**How to complete this task:** Every line below needs to be printed again exactly, without any of its pictures.

**Given material:**
[Start of Attachment]
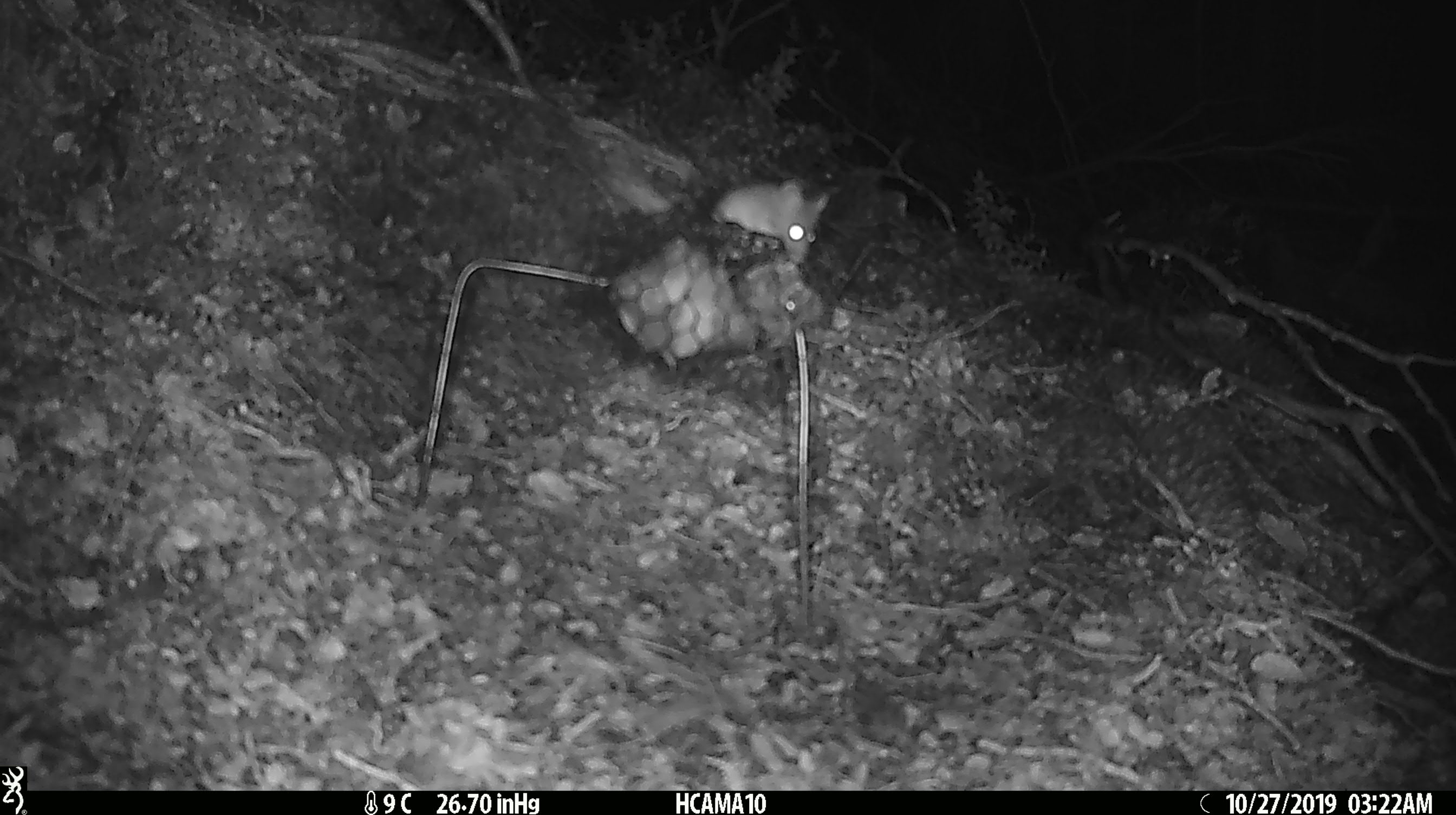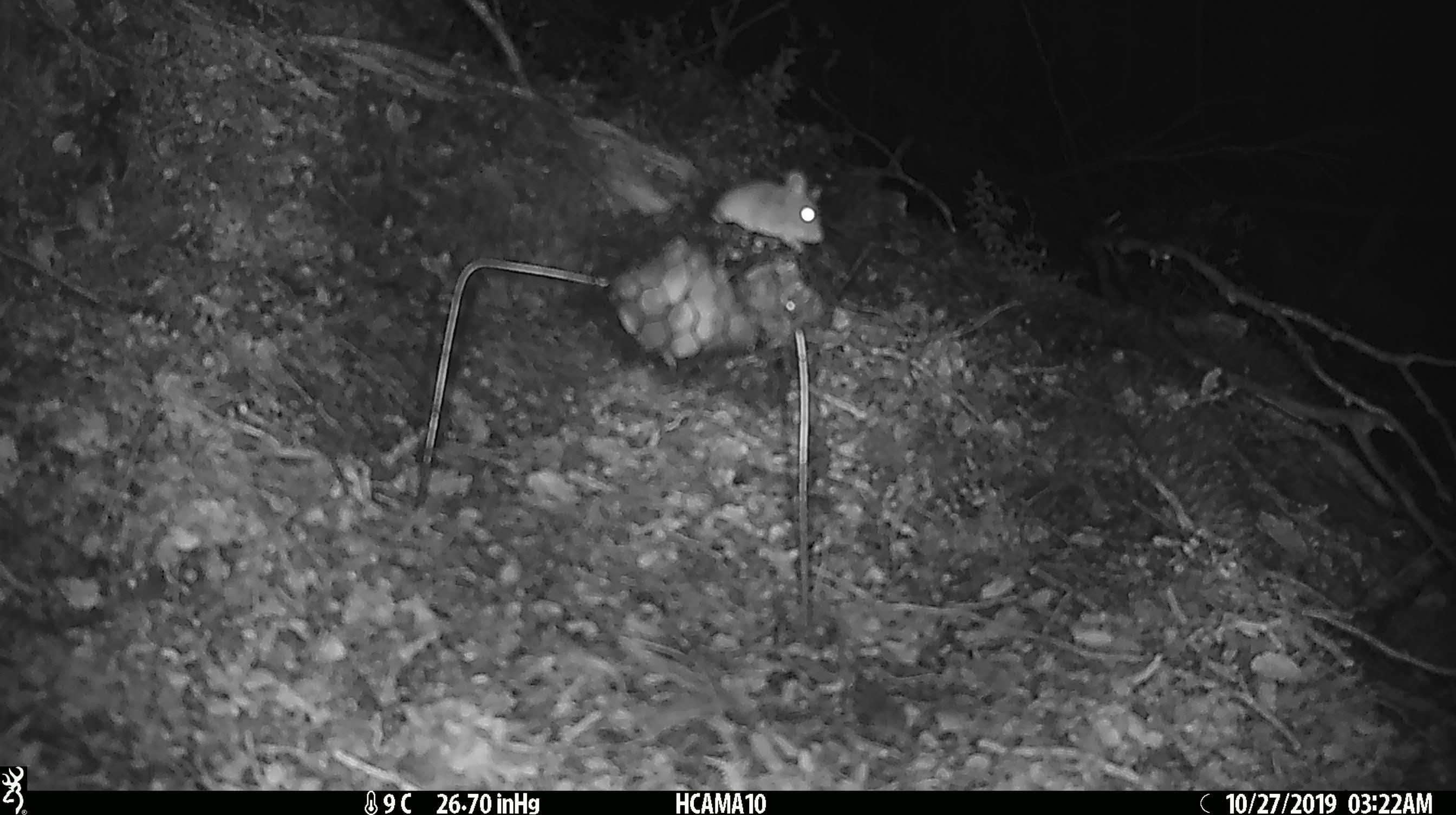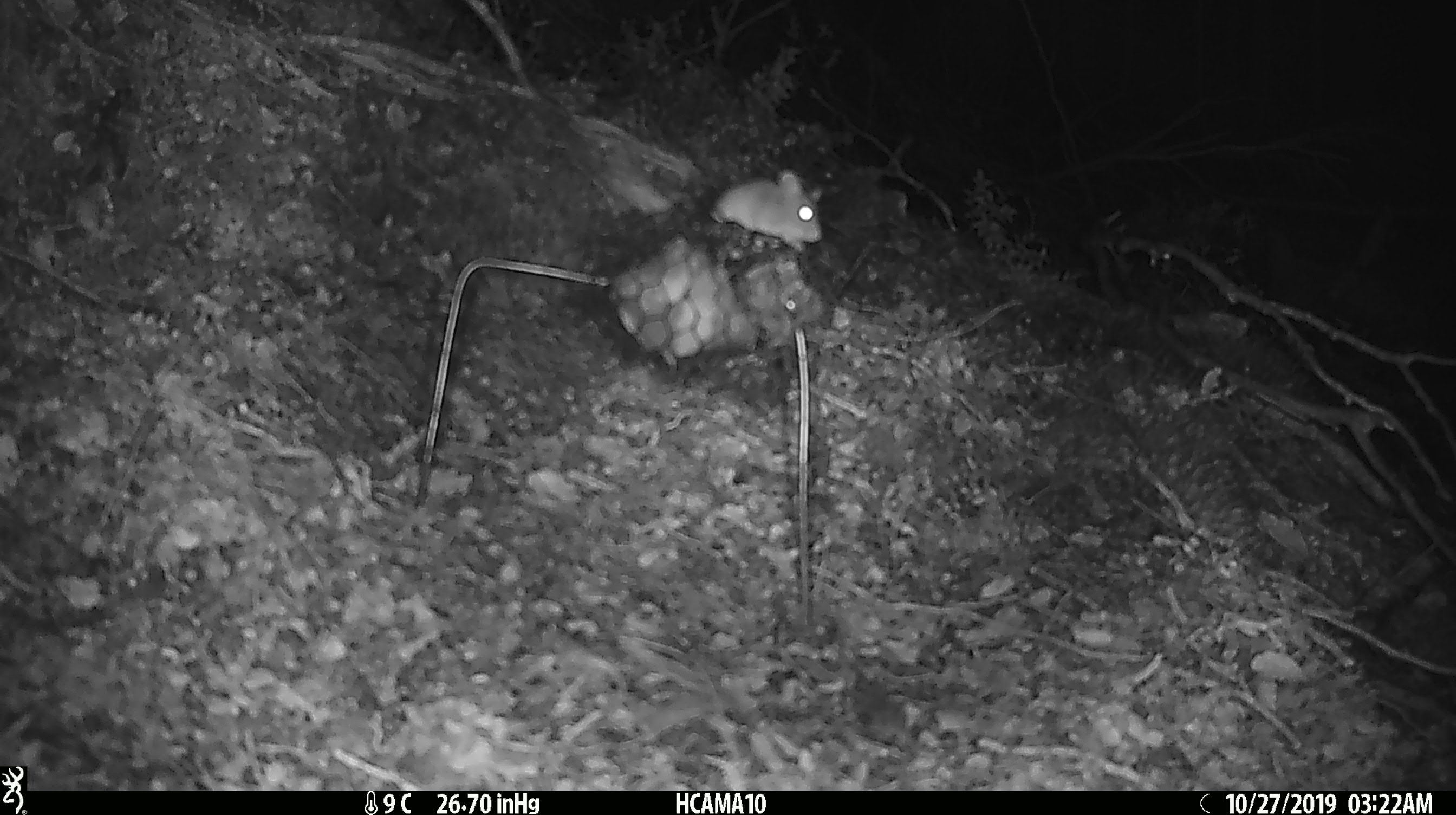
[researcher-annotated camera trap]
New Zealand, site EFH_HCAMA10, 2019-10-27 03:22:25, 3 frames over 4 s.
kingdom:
[End of Attachment]
**Completed task:**
[researcher-annotated camera trap]
New Zealand, site EFH_HCAMA10, 2019-10-27 03:22:25, 3 frames over 4 s.
kingdom:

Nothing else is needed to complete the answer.